■ Written problem A ■
Translate the following sentence from the passage on human choice into Spanish: "I don’t know the reason why God gave us the ability to make choices, but He did."

■ Text section ■
——
Suffice it to say, had our first two parents made better choices, we would still be in Eden today. 


I don’t know the reason why God gave us the ability to make choices, but He did. Which means, it is our human choice that determines the shape of reality, not some cosmic reality shaping human choice. 


Putting this all together, when we read of God’s new heaven and new earth, just because they are coming, does not mean we are automatically “in.” Reality in the new world will be a reflection of the choices we make in this world. We shape our future.  


Oh, dear. That means the reality I experience in the days to come will be shaped by the choices I make now. That means my choices are rather critical. This message is not new. Growing up, our parents have been telling us this message. We as parents say this to our children. You reap what you sow. 

The difficult part God is trying to get across is that those consequences, good or bad, don’t always manifest themselves in our earthly lifetime. They extend into the new heaven and the new earth. When put into that perspective, realizing we have the possibility of shaping the reality of our future by the choices we make now, it becomes a bit sobering.
——
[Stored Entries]

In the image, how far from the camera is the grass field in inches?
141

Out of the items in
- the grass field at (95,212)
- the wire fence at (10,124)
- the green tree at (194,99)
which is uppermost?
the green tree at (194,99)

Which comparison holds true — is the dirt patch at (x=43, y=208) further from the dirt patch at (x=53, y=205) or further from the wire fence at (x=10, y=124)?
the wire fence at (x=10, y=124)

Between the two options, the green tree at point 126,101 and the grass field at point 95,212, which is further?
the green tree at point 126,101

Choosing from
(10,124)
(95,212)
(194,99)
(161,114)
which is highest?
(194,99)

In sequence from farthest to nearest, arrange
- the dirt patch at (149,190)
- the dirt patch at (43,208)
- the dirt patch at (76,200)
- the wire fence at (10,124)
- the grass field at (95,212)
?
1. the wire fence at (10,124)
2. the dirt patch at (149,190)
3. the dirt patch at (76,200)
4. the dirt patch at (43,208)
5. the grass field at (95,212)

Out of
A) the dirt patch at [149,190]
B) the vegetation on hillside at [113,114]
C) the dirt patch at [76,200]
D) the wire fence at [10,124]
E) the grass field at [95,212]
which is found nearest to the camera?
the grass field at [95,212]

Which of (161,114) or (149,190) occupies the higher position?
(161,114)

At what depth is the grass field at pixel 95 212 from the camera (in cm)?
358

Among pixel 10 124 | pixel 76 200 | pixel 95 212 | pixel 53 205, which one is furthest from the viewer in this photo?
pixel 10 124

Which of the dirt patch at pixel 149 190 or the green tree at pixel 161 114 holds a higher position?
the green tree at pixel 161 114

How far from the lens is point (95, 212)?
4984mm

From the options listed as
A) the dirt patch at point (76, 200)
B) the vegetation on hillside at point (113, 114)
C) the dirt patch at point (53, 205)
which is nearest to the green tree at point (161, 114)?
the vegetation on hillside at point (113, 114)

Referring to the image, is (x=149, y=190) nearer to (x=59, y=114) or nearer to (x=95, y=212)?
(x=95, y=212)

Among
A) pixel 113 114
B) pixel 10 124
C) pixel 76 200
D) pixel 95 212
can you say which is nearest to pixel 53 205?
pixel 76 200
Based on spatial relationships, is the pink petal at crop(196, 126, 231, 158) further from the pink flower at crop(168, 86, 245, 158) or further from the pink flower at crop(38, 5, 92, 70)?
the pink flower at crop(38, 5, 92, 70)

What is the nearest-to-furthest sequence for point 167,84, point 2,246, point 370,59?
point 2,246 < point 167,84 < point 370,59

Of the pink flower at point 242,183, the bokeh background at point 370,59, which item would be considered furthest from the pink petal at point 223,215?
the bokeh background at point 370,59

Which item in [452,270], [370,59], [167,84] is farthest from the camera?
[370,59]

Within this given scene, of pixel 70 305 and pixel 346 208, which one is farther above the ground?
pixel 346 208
——
■ Written problem B ■
Reproduce the lines of the listing from its first line through the line containing "5. the grass field at (95,212)", inclusive.

■ Task output A ■
No sé la razón por la que Dios nos dio la capacidad de tomar decisiones, pero lo hizo.

■ Task output B ■
In the image, how far from the camera is the grass field in inches?
141

Out of the items in
- the grass field at (95,212)
- the wire fence at (10,124)
- the green tree at (194,99)
which is uppermost?
the green tree at (194,99)

Which comparison holds true — is the dirt patch at (x=43, y=208) further from the dirt patch at (x=53, y=205) or further from the wire fence at (x=10, y=124)?
the wire fence at (x=10, y=124)

Between the two options, the green tree at point 126,101 and the grass field at point 95,212, which is further?
the green tree at point 126,101

Choosing from
(10,124)
(95,212)
(194,99)
(161,114)
which is highest?
(194,99)

In sequence from farthest to nearest, arrange
- the dirt patch at (149,190)
- the dirt patch at (43,208)
- the dirt patch at (76,200)
- the wire fence at (10,124)
- the grass field at (95,212)
?
1. the wire fence at (10,124)
2. the dirt patch at (149,190)
3. the dirt patch at (76,200)
4. the dirt patch at (43,208)
5. the grass field at (95,212)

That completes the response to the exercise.